Michael S. Tsirkin March 26, 2014, 1:56 p.m. UTC | #4
On Wed, Mar 26, 2014 at 02:48:29PM +0100, Igor Mammedov wrote:
> On Wed, 26 Mar 2014 14:58:28 +0200
> "Michael S. Tsirkin" <mst@redhat.com> wrote:
> 
> > On Wed, Mar 26, 2014 at 01:28:02PM +0100, Laszlo Ersek wrote:
> > > On 03/26/14 11:31, Michael S. Tsirkin wrote:
> > > 
> > > > On Wed, Mar 26, 2014 at 06:45:10AM -0000, Robert Hu wrote:
> > > 
> > > >> Date:   Mon Mar 17 17:05:16 2014 +0100
> > > >>
> > > >>     i386/acpi-build: allow more than 255 elements in CPON
> > > >>
> > > >>     The build_ssdt() function builds a number of AML objects that are related
> > > >>     to CPU hotplug, and whose IDs form a contiguous sequence of APIC IDs.

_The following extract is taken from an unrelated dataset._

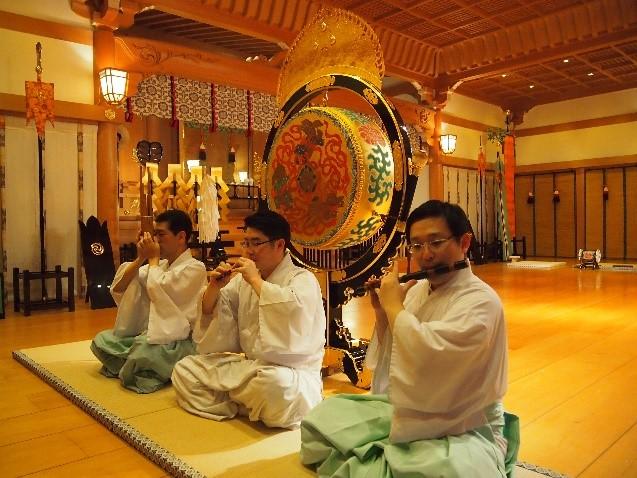 Spirit of Japan: Shinto & Gagaku  Traditional Japanese Religion and Court Music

> > > >>     (APIC IDs are in fact discontiguous, but this is the traditional
> > > >>     interface: build a contiguous sequence from zero up that covers all
> > > >>     possible APIC IDs.) These objects are:
> > > >>
> > > >>     - a Processor() object for each VCPU,
> > > >>     - a NTFY method, with one branch for each VCPU,
> > > >>     - a CPON package with one element (hotplug status byte) for each VCPU.
> > > >>
> > > >>     The build_ssdt() function currently limits the *count* of processor
> > > >>     objects, and NTFY branches, and CPON elements, in 0xFF (see the assignment
> > > >>     to "acpi_cpus"). This allows for an inclusive APIC ID range of [0..254].

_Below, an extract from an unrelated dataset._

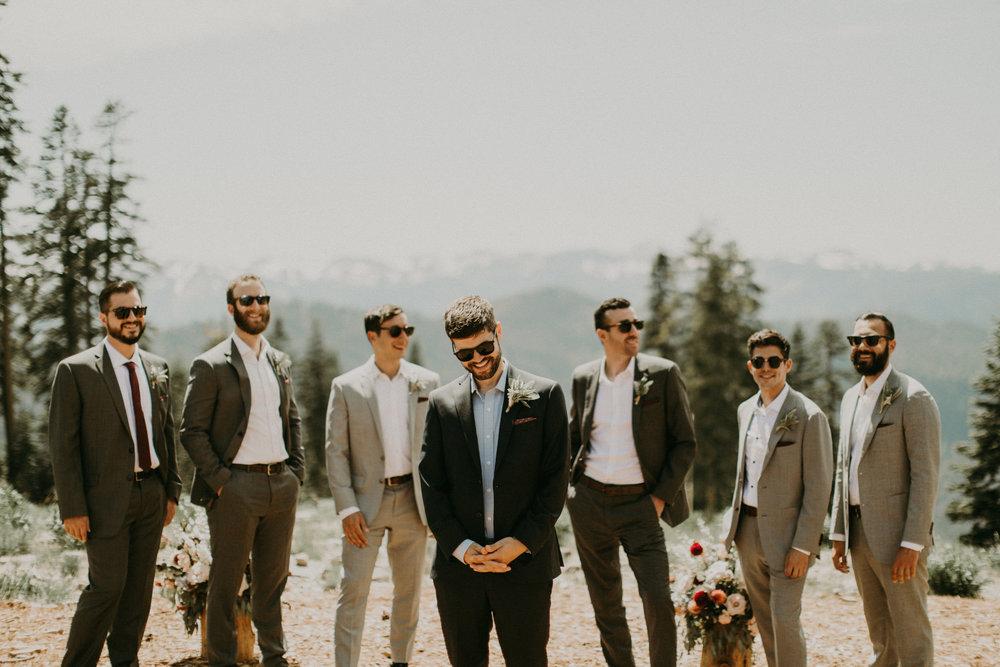 couple-wedding-northstar-tahoe_0055.jpg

> > > >>     This is incorrect, because the highest APIC ID that we otherwise allow a
> > > >>     VCPU to take is 255.
> > > >>
> > > >>     In order to extend the maximum count to 256, and the traversed APIC ID
> > > >>     range correspondingly to [0..255]:
> > > >>     - the Processor() objects need no change,
> > > >>     - the NTFY method also needs no change,
> > > >>     - the CPON package must be updated, because it is defined with a
> > > >>       DefPackage, and the number of elements in such a package can be at most
> > > >>       255. We pick a DefVarPackage instead.
> > > >>
> > > >>     We replace the Op byte, and the encoding of the number of elements.
> > > >>     Compare:
> > > >>
> > > >>     DefPackage     := PackageOp    PkgLength NumElements    PackageElementList
> > > >>     DefVarPackage  := VarPackageOp PkgLength VarNumElements PackageElementList
> > > >>
> > > >>     PackageOp      := 0x12
> > > >>     VarPackageOp   := 0x13
> > > > 
> > > > 
> > > > I think I know what's going on here: the specification says:
> > > > 
> > > > The ASL compiler can emit two different AML opcodes for a Package
> > > > declaration, either PackageOp or VarPackageOp. For small, fixed-length
> > > > packages, the PackageOp is used and this
> > > > 
> > > > opcode is compatible with ACPI 1.0. A VarPackageOp will be emitted if
> > > > any of the following conditions are true:
> > > > •
> > > >  The NumElements argument is a TermArg that can only be resolved at
> > > > runtime.
> > > > •
> > > >  At compile time, NumElements resolves to a constant that is larger than
> > > > 255.
> > > > •
> > > >  The PackageList contains more than 255 initializer elements.
> > > > 
> > > > 
> > > > So we clearly violate this rule.
> > > 
> > > I did see this passage of the spec, but it is not relevant. It is about what the ASL compiler does. It comes from:
> > > 
> > > 19      ACPI Source Language (ASL)Reference
> > > 19.5    ASL Operator Reference
> > > 19.5.98 Package (Declare Package Object)
> > > 
> > > We do not have an ASL compiler at hand.
> > 
> > True. But I think the spec and guests simply didn't envision writing AML by hand :)
> > 
> > > The specification nowhere restricts VarPackageOp to > 255.
> > > 
> > > However, what I *did* mess up is compatibility with ACPI 1.0. Just below the quoted part, there's also this:
> > > 
> > >   Note: The ability to create variable-sized packages was first
> > >         introduced in ACPI 2.0. ACPI 1.0 only allowed fixed-size
> > >         packages with up to 255 elements.
> > > 
> > > I forgot that the header of the containing table stated the ACPI version:
> > > 
> > >     /* Copy header and patch values in the S3_ / S4_ / S5_ packages */
> > >     ssdt_ptr = acpi_data_push(table_data, sizeof(ssdp_misc_aml));
> > > 
> > > and
> > > 
> > >   DefinitionBlock ("ssdt-misc.aml",  "SSDT", 0x01, "BXPC", "BXSSDTSUSP", 0x1)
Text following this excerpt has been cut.